Taijuan Walker just threw a complete game shutout last night.  Erasmo Ramirez once again couldn’t get through the fifth inning, showing poor poise and even worse command in walking five while only striking out two.  This madness has to stop.  I like Ramirez in that, at least he’s keeping us in the games he starts.  That’s more than can be said for Brandon Maurer, who was just a fucking mess all over the floor of the bathroom.  But, Ramirez is also taxing our bullpen with these impotent starts.  Since he returned at the beginning of June, Ramirez has averaged 4.2 innings per start.  How we’ve managed to go 3-2 in those five starts makes it feel the Mariners are committing some sort of felony.

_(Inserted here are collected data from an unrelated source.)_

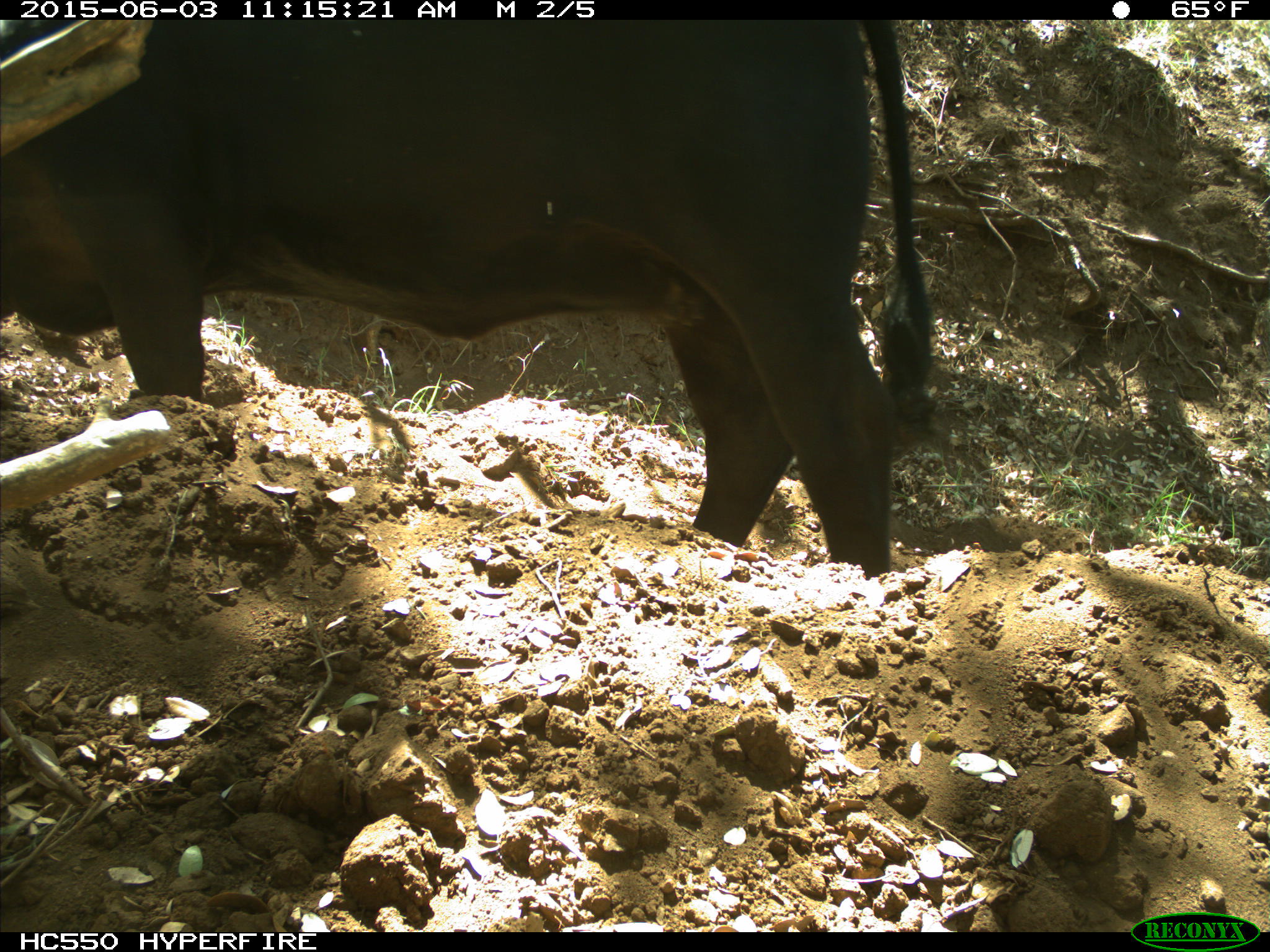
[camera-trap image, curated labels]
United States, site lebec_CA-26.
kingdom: Animalia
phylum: Chordata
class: Mammalia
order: Artiodactyla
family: Bovidae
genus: Bos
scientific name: Bos taurus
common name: domestic cow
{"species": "Bos taurus (domestic cow)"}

Is Taijuan Walker a finished product?  I wouldn’t say that.  He’s made six starts down in Tacoma, but if you discount the first couple (where he was just building up arm strength), he’s been spotty at best.  But, if last night’s game tells me anything (9 innings, 4 hits, 1 walk, 8 strikeouts), it’s that he’s better than the Triple-A level of baseball.  Even if he is still building up his arm and getting himself back in the groove of pitching every five days, I’d rather have him doing it up in the Majors (even if it means the occasional struggle) than watch another Erasmo Ramirez start.

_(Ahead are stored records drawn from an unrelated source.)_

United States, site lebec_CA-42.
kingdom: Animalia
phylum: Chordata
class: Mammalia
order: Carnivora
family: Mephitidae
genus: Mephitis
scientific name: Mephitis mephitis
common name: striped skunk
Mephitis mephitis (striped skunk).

Little by little, we’ve improved that #5 starter spot.  Ramirez was a clear improvement over Maurer, just as Walker is a clear improvement over Ramirez.  If worst comes to worst, and Walker re-injures himself, then it’s nice to know Ramirez is still out there, working on things, hopefully getting better with his command.  But, for now, it’s time to take that next step and really see what this baseball team is capable of.

Speaking of which, some people seem to think that means trading Taijuan Walker.  I REALLY have a hard time with this sort of logic.  Yes, I’m sure his value is pretty high.  Yes, I bet we CAN get a big haul for his services.  But, unless you can guarantee me a quality starting pitcher, and an outfielder who’s an All Star and under team control for a good number of years, I’m not interested!  We don’t need another handful of magic beans!  We need impact players, regardless of position.  In my opinion, Taijuan Walker is not only an impact player, but an impact player at a position of need.

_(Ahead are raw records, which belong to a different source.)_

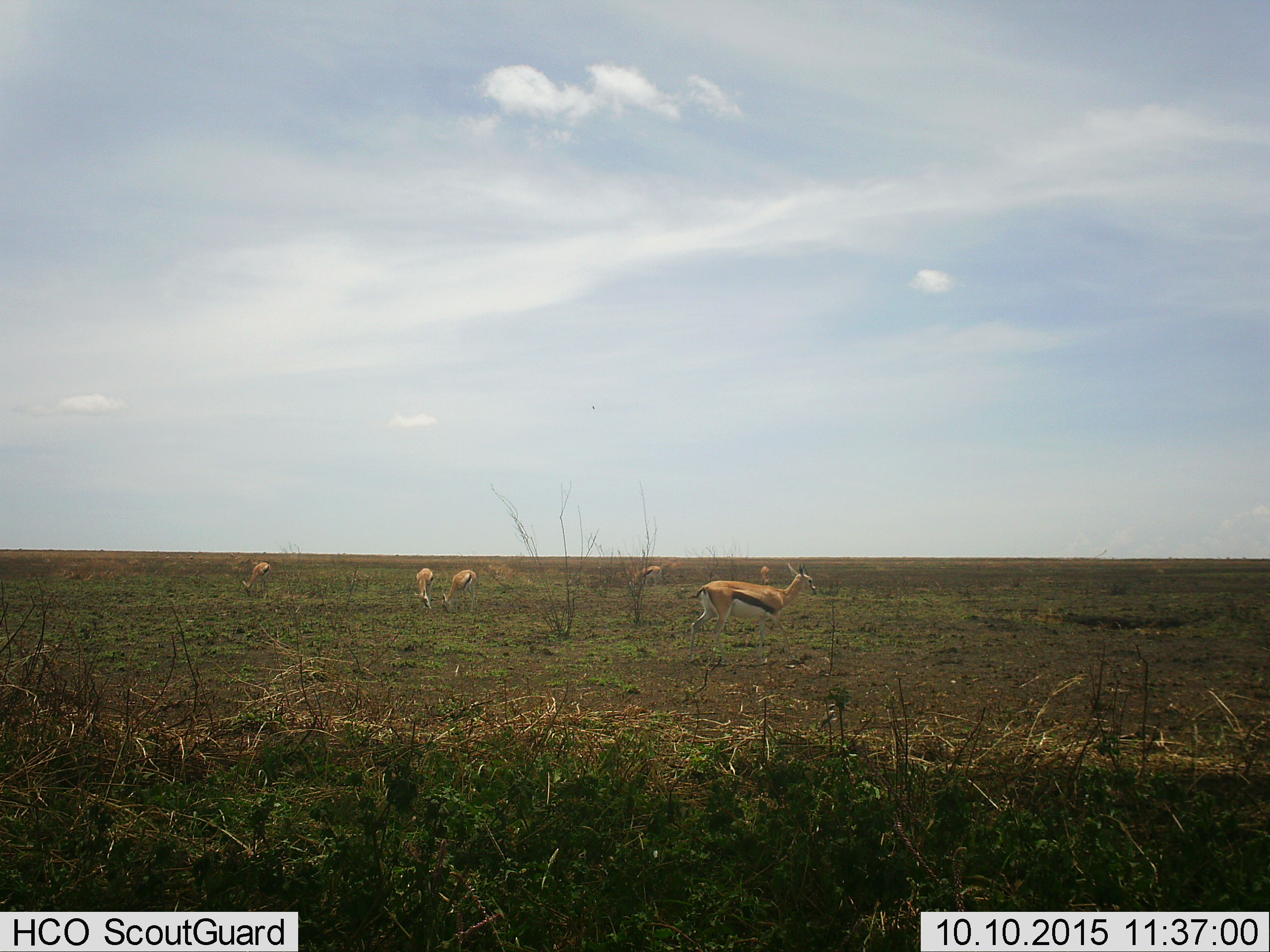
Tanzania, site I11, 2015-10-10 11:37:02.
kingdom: Animalia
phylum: Chordata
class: Mammalia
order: Artiodactyla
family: Bovidae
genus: Eudorcas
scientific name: Eudorcas thomsonii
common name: thomson's gazelle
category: gazellethomsons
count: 6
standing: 78%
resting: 0%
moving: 11%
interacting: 0%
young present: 0%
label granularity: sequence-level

I know that sounds foolish, considering the Mariners have one of the two or three best pitching staffs in the American League, but you can always improve.  And, right now, we’ve got one big, wet, infected sore spot at the #5 starter.  Replacing a stiff with an impact player can make all the difference over the last half of the season.  Yes, it’s only a guy who plays every five days, but wouldn’t you like knowing that every five days, when his turn comes around, the Mariners won’t have to white knuckle it, waste their bullpen, and/or need to score a ton of runs to win?

You know what I’d want for Walker?  Giancarlo Stanton and a couple other guys, or GTFO.  Sounds crazy, doesn’t it?  There’s no way Walker is worth that, right?  You’ll hear no arguments from me.  But, here’s the thing:  we’d be giving up a top-shelf starting pitcher (who would be more likely to stick around in Seattle beyond his rookie contract) for one of the best power bats in the game today (who will almost certainly flee the city of Seattle just as soon as he can).  There’s no way in HELL the Mariners would be able to retain Stanton long term!  And I don’t think the organization is going to be willing to shell out another $240 million anytime soon.  So, yeah, for me to feel comfortable about a Taijuan Walker deal, I’m going to need to see an insane bounty.

Otherwise, I have no problem sticking to the program.  Let’s see where this is headed.  Teams with sub-par offenses have been able to make some noise in the playoffs before.  If the starting rotation can keep up its end of the bargain, and if the bullpen can continue to be lights out, there’s no telling how far we can go.